## Aufgabenstellung:
Zähle alle Seiten auf, die sich laut dem Textauszug über Frauen und Militär nicht sonderlich für das Thema «Frauen und Militär» interessieren.

## Vorliegender Textauszug:
════════════════
Divided we stand, together we fall

Das Thema «Frauen und Militär» fristet in westeuropäischen Demokratien ein Aschenbrödeldasein. Weder die Militärführung, noch die zivile Politik, noch die Frauenöffentlichkeit interessieren sich sonderlich dafür

Aus militärischer Sicht ist die Präsenz von Frauen in den Streitkräften weder notwendig noch wünschenswert. In der zivilen Nationalstaatspolitik, die auf der Einheit von Bürgerrecht und Wehrpflicht gründet und diesen Grundsatz, als es ums Frauenstimmrecht ging, noch lauthals als schlagendes Argument dagegen anführte, ist es seit dessen Einführung merklich still geworden. Denn Frauen im Militär sind für westeuropäische Demokratien bzw. das Militär offenbar eine noch ärgere Herausforderung als Frauen in der Politik.

Doch auch die mit den Bürgerrechten endlich ausgestatteten Frauen bestehen gesamthaft nicht auf der Bürgerpflicht und akzeptieren das weibliche Privileg. So bleibt das Thema «Frauen und Militär» vorwiegend die Sache einer Minderheit von Frauen, die im Ausschluss der Frauen vom Militär nicht ein Privileg, sondern eine Diskriminierung sehen und auf Grund ihres Verständnisses der Gleichberechtigung sich den Zugang zum Militär erkämpften und es weiterhin tun. Es muss gesagt werden, dass innerhalb der gegebenen Parameter diese Frauen die Logik auf ihrer Seite haben.

Die für den westlichen Nationalstaat eigentlich dramatische Einführung des Frauenstimmrechts hätte jedoch eine weitaus radikalere gesellschaftliche Umwälzung bedeuten können, als dies historisch der Fall war. Denn sie lieferte bereits den Beweis, dass in einem Staat, der sich auf der radikalen Ungleichstellung und komplementären Differenzierung der Geschlechter begründet, die Gleichstellung von Männern und Frauen eine logische Unmöglichkeit darstellt. Gleichzeitig sprengte das Frauenstimmrecht die angebliche Untrennbarkeit von Bürgerrecht und Wehrpflicht und hätte so den Männern das Argument für die kollektive Wehrpflichtverweigerung in die Hand gegeben.
════════════════
## Datenauszüge:

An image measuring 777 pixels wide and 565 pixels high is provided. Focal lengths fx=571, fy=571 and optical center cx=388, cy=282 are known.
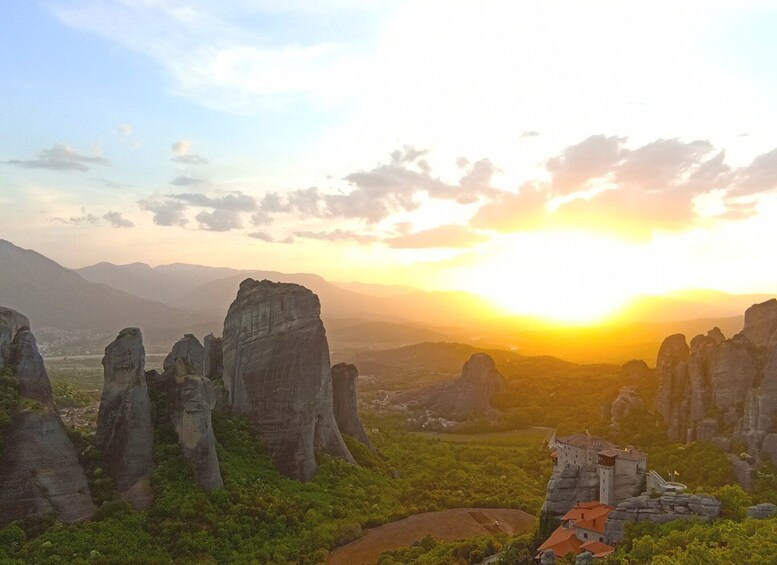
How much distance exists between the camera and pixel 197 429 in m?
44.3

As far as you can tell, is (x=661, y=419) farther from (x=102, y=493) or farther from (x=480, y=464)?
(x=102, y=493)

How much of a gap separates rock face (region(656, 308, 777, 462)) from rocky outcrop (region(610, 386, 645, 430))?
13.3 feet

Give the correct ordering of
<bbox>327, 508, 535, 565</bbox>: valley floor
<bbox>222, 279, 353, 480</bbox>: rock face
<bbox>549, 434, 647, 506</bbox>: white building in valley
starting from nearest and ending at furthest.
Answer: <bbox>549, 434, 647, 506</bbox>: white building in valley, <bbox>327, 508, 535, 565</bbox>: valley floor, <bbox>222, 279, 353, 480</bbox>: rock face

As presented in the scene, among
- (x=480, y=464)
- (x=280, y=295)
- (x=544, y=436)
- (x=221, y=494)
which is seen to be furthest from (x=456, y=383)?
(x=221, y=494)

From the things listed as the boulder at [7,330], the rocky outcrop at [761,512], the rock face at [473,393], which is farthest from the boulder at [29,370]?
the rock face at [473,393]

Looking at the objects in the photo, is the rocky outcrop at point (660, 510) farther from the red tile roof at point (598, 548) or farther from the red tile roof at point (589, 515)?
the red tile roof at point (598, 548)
════════════════
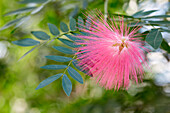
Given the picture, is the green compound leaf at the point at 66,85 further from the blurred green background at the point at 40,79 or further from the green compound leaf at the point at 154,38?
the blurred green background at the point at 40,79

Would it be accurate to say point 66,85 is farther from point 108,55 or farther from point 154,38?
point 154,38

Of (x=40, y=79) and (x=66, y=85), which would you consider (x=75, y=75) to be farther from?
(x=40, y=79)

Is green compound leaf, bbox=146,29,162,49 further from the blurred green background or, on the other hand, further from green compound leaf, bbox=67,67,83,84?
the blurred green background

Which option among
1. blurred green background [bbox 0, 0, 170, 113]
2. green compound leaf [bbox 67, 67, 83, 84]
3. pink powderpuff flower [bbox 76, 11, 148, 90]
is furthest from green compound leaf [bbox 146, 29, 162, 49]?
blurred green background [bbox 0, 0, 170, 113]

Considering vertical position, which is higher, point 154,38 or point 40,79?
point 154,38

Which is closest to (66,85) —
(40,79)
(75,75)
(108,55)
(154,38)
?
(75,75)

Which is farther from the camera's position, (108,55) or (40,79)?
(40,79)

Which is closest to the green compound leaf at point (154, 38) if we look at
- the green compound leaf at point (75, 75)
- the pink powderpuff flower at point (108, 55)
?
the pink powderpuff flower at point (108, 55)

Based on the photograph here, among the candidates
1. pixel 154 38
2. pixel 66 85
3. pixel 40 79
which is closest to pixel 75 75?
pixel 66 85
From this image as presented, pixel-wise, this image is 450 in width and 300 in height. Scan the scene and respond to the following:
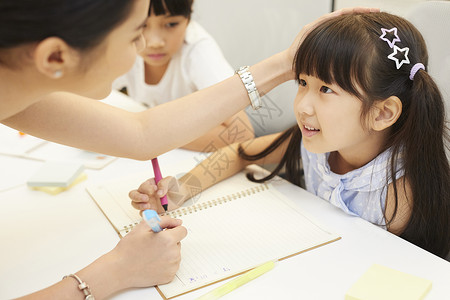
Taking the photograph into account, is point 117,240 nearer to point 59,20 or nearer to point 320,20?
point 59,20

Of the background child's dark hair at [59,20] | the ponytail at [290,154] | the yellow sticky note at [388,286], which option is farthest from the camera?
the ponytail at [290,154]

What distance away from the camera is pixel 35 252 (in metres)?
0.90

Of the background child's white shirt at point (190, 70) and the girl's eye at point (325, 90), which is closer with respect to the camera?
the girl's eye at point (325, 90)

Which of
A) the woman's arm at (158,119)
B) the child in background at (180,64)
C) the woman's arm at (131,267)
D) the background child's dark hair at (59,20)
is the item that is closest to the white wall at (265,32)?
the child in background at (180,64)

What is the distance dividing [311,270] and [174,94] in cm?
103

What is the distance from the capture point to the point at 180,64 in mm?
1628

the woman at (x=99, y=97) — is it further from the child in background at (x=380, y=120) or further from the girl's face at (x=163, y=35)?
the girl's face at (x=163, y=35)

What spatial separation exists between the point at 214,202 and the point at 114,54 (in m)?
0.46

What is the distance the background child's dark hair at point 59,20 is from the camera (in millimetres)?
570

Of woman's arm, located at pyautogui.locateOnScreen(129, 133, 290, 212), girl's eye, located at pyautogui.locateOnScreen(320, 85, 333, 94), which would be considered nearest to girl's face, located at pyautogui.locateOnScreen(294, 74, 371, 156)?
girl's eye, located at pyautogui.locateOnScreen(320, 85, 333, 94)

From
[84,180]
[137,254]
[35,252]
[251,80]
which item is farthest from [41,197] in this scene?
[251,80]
════════════════
## Lösung:
- die Militärführung
- die zivile Politik
- die Frauenöffentlichkeit